* PROBLEM STATEMENT: Keeping each word and mark in place, write out the full listing once more.

* DATA FOR THIS TASK:
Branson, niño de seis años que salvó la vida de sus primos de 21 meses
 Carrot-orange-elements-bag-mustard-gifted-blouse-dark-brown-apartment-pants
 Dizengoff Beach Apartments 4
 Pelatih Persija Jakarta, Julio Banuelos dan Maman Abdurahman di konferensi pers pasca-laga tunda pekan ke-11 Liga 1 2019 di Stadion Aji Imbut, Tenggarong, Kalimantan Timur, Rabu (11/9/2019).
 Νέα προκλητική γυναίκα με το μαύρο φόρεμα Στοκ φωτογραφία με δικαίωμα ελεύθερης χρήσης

* TASK RESULT:
Branson, niño de seis años que salvó la vida de sus primos de 21 meses
 Carrot-orange-elements-bag-mustard-gifted-blouse-dark-brown-apartment-pants
 Dizengoff Beach Apartments 4
 Pelatih Persija Jakarta, Julio Banuelos dan Maman Abdurahman di konferensi pers pasca-laga tunda pekan ke-11 Liga 1 2019 di Stadion Aji Imbut, Tenggarong, Kalimantan Timur, Rabu (11/9/2019).
 Νέα προκλητική γυναίκα με το μαύρο φόρεμα Στοκ φωτογραφία με δικαίωμα ελεύθερης χρήσης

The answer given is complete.